Holmes, dans son coin, bouillait de rage, consumé de jalousie. Oui, de jalousie. Il avait beau se l'avouer, se répéter que c'était ridicule, il ne pouvait empêcher la flamme de l'envie de lécher son âme. C'était lui qui devait faire des démonstrations d'intelligence, c'était à lui que Watson devait poser des questions auxquelles il répondait avec flegme, et c'était devant lui que Watson devait être admiratif.
Mycroft croisa son regard et sourit. Bien fait, petit frère.
À cet instant, Lestrade toussota, les ramenant tous au présent.
-Je ne voudrais pas me montrer impolis, déclara-t-il, mais j'ai des obligations, en dehors de cette affaire tout à fait officieuse. Vous savez, un métier, des horaires, des affaires en cours...
-Pour une fois, répondit Holmes, Lestrade n'a pas tort. Passons au vif du sujet. Mycroft, sais-tu où se trouve Flamel ?
Il y eu un silence, alors que chacun retenait sa respiration.
-Absolument pas, répondit enfin Mycroft.
Nouveau silence. Tous les occupants de la petite pièce – Lestrade excepté – arboraient des yeux ronds.
-Tu ne sais pas ? s'exclama Sherlock, trop stupéfait pour ajouter le moindre commentaire.
-Ne t'en déplaise, mon cher frère, répliqua Mycroft, je n'ai pas la science infuse. Flamel, s'il existe bien, est arrivé à Londres avant que je n'y prenne mes quartiers, et tout ce que j'ai pu apprendre, c'est qu'il était partit avec l'expédition Nimoy. Nul ne semble l'avoir revu depuis.
-Nous avons tout lieux de croire qu'il s'agit à présent d'une personnalité connue, dont la photographie circule dans les journaux, appuya son benjamin pour l'aider. Tu dois bien savoir quelque chose !
-Non.
-Je ne te crois pas, répliqua Sherlock d'une voix ferme, ses yeux inquisiteurs réduit à deux fentes, comme s'il essayait de lire l'esprit de Mycroft.
-Grand bien te fasse, petit frère.
Ils échangèrent un long regard. Puis Mycroft se leva et rejoignit le détective, de l'autre côté du bureau.
-Il ne s'agit pas que d'en remettre à Lupin, n'est-ce pas ? Demanda Mycroft. Tu cherches la pierre pour autre chose...
-Oui, répondit Holmes, il s'agit aussi de combattre Moriarty ! Mycroft, si tu sais quelque chose, tu dois nous le dire ! Cette pierre est une arme phénoménale...
-Je sais, Sherlock. Tu m'as déjà vu placer quelque chose au-dessus de la sureté de l'État ?

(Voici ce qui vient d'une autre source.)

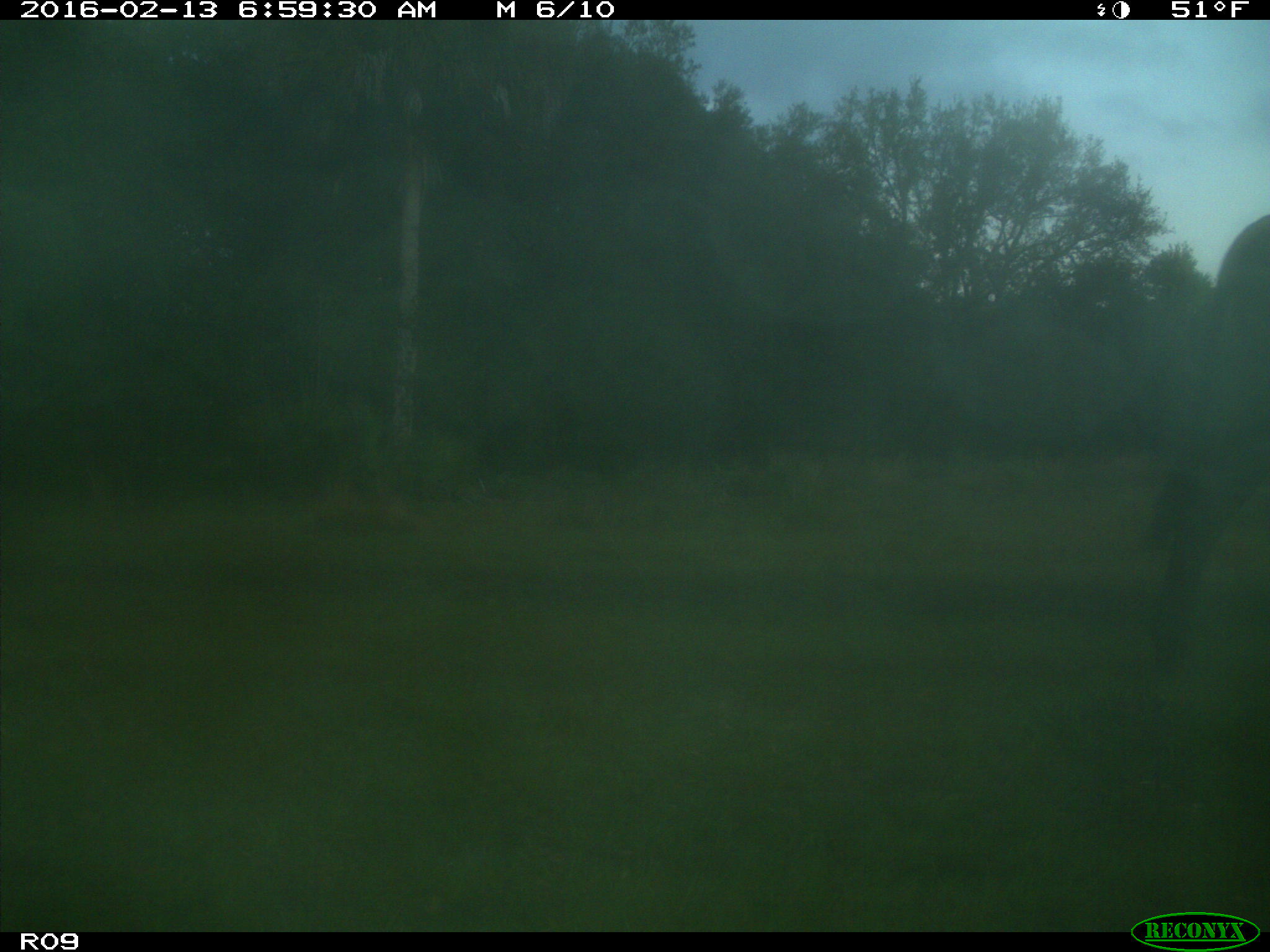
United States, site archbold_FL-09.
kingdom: Animalia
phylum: Chordata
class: Mammalia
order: Artiodactyla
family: Bovidae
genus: Bos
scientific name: Bos taurus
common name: domestic cow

Les yeux du détective répondirent à sa place. Oui. La sureté de ton petit frère.
-Je trouverai quand même, reprit enfin Holmes, plus lentement. Il le faut.
-Holmes... intervint Watson en posant la main sur son bras. Nous n'apprendrons rien de plus ici. Partons.
Holmes hésita puis, finalement, hocha la tête. Lupin fit une révérence en direction de Mycroft et quitta le bureau en premier – ce qui énerva légèrement le détective – suivit de Watson et Holmes. Lestrade hésita sur le pas de la porte. Watson, en se retournant, s'aperçut avec une certaine surprise que le même air indécis s'inscrivait sur le visage de Mycroft. Et c'était bien la première fois.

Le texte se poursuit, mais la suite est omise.